TEXTE DU DOCUMENT:
- - -

Mile End, de Michel Hellman (Pow Pow, 2011)

Dans l’introduction, on voit un habitant tranquille subir la construction de nouveaux cabanons, l’installation de poteaux électrique, jusqu’à disparaître dans la masse d’une ville grouillante. En quelques pages, rappelant la fameuse Short story of America de Robert Crumb [http://www.microtokyo.org/?p=679], l’auteur pose le principe directeur de son livre : décrire l’évolution d’un quartier de Montréal sur sept ans. Zone particulièrement prisée des artistes et d’une population avide de modes de vie différents, Mile End est un quartier stimulant, mais subit la classique gentrification des quartiers de centre-ville, finissant par exclure ses habitants.
Sur ce paradoxe — où l’attirance pour l’esprit d’un quartier en chasse ceux qui l’ont forgé – Michel Hellman déroule un récit assez classique, basé sur les ballades et constatations de son personnage d’ours sympathique et lunaire. Au travers de bribes de récit souvent anecdotiques il décrit des choses partagées par tous les québécois (ha, la rigueur de l’hiver), mais n’a pourtant pas choisi son titre par hasard. Si Mile End est un décor de fond, c’est un décor vivant, distillant par petite touches ses personnages typiques, ses lieux mythiques, affirmant finalement que non, les tranches de vies n’auraient pas la même saveur ailleurs qu’ici.

- - -

EXERCICE ÉCRIT A: Recopiez le passage du texte sur Mile End qui commence par « Sur ce paradoxe » et se termine par « saveur ailleurs qu’ici. ».
EXERCICE ÉCRIT B: Relevez tous les noms de personnes et de lieux mentionnés dans le texte sur Mile End.
Les enregistrements n'ont aucun lien avec le texte sur Mile End.

ENREGISTREMENTS DE DONNÉES:
- - -

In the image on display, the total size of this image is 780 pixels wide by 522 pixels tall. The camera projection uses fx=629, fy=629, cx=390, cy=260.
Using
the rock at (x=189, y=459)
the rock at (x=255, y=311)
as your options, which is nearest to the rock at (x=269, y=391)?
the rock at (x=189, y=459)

- - -

RÉPONSE A:
Sur ce paradoxe — où l’attirance pour l’esprit d’un quartier en chasse ceux qui l’ont forgé – Michel Hellman déroule un récit assez classique, basé sur les ballades et constatations de son personnage d’ours sympathique et lunaire. Au travers de bribes de récit souvent anecdotiques il décrit des choses partagées par tous les québécois (ha, la rigueur de l’hiver), mais n’a pourtant pas choisi son titre par hasard. Si Mile End est un décor de fond, c’est un décor vivant, distillant par petite touches ses personnages typiques, ses lieux mythiques, affirmant finalement que non, les tranches de vies n’auraient pas la même saveur ailleurs qu’ici.

RÉPONSE B:
Michel Hellman
Robert Crumb
Mile End
Montréal